But the weaknesses are – first, the non-commercial activities like child care or equal treatment to child girls are outside the scope of CIM definition. Second, it excludes other stakeholders like shareholders and employees. Third, people whose needs are being met are not always customers.
American Marketing Association’s Definition:
Present definition is an improvement over its previous definition. It agrees to that marketing is a management process rather than one function among others; it is about satisfying individual objectives of different stakeholders instead of only consumers including society at large; it also introduces the idea that marketing is about creating exchanges, and that it is about meeting organizational objectives whether this means profit or not.
The delivery of value to customers also takes into view the role of customers in actively producing value.
One big weakness of this definition is that marketers are often concerned with competitors, but the definition (like the earlier definition) does not address it.
Philip Kotler and Kevin Keller (Marketing Management, 12th ed., 2006, Pearson):
“Marketing management is the art and science of choosing target markets and getting, keeping, and growing customers through creating, delivering, and communicating superior customer value.”
This is the value-based concept of marketing – relationship between what is paid and what is received. The definition includes all types of exchanges and thus fails to differentiate between buyer and seller.

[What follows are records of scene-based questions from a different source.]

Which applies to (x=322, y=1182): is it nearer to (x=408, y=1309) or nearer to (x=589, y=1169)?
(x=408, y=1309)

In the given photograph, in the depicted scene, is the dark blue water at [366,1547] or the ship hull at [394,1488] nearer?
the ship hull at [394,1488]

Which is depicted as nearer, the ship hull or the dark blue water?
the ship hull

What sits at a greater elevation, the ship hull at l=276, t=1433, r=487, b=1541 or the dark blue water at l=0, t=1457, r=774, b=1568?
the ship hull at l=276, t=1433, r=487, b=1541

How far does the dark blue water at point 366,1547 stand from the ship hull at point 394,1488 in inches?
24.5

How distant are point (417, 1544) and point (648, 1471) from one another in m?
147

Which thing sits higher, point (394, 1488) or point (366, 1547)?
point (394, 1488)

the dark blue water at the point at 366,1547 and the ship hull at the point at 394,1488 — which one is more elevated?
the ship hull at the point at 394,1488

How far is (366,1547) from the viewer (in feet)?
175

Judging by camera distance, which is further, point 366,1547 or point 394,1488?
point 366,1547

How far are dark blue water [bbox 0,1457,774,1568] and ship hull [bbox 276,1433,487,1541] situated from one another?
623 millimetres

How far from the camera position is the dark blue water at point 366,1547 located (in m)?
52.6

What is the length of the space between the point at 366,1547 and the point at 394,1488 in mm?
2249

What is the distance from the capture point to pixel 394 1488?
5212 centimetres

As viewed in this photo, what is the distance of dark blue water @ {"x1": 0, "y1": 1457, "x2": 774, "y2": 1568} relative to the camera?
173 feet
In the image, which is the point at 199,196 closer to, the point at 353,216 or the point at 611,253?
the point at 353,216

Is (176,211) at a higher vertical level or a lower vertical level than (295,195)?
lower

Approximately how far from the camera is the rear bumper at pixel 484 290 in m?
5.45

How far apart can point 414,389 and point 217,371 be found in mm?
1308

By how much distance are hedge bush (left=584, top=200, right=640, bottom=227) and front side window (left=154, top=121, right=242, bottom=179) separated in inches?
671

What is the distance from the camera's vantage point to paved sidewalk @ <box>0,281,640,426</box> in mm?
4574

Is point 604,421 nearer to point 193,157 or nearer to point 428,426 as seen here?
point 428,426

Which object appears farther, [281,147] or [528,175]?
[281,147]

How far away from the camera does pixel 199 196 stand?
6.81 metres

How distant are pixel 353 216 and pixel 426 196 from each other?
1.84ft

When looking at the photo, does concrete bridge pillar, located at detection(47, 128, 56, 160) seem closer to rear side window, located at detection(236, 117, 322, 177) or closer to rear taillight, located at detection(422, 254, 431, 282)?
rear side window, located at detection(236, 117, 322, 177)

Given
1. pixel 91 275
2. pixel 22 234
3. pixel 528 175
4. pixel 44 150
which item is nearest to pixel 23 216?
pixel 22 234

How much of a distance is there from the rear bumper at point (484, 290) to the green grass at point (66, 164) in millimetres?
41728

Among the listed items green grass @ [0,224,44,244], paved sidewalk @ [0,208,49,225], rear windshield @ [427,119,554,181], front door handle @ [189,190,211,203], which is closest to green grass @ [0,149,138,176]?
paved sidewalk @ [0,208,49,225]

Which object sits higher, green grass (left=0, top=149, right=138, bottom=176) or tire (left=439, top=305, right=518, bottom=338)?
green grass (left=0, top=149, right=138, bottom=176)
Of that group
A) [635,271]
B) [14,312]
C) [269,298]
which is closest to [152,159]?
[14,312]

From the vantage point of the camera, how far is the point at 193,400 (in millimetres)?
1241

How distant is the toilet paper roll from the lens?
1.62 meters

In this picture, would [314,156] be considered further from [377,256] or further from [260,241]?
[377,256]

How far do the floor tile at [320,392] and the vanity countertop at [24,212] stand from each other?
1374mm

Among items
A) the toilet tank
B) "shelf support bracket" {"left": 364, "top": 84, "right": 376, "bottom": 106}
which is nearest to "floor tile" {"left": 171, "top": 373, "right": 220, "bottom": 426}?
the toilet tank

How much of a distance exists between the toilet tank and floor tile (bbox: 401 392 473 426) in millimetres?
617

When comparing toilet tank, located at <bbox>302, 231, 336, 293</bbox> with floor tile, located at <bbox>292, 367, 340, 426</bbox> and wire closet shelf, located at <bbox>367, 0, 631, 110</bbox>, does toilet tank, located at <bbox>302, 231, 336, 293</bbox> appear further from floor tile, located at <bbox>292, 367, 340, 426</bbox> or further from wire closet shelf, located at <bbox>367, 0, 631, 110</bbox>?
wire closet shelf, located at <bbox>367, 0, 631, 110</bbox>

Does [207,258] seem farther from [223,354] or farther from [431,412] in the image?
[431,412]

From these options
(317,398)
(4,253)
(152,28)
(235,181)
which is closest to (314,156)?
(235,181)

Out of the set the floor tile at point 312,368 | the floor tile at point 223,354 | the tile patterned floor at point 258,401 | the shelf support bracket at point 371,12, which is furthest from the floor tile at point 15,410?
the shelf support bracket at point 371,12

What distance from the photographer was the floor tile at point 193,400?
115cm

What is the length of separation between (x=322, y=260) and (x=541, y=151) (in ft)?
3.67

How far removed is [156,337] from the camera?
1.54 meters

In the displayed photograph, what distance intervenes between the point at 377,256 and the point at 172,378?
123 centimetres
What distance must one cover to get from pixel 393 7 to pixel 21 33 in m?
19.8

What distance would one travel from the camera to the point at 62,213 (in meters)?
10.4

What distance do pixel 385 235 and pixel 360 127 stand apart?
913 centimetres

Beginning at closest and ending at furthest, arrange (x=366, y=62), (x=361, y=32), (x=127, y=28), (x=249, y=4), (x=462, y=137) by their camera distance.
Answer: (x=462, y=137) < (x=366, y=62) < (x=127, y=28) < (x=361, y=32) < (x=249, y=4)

The definition also talks about ‘need’ and ‘want’. To most non- marketers, a need is something which is essential to survival, whereas a want is something which is no more than a passing fancy. For marketers these definitions are inadequate because there are so many products which are essential to some* people, luxuries to others, and actually dangerous for others.
Of late, the emphasis in the concept of marketing is on value creation for both the investors and the customers. Superior value to customers is bound to create value for the shareholders.
Peter Doyle (2000) has in this context defined marketing as:
“Marketing is the management process that seeks to maximize returns to shareholders by developing and implementing strategies to build relationships of trust with high-value customers and to create a sustainable differential advantage.”
Ma et al. define seven elements of customer value attributes – features, availability, reliability, assurance, empathy, conformance, and security.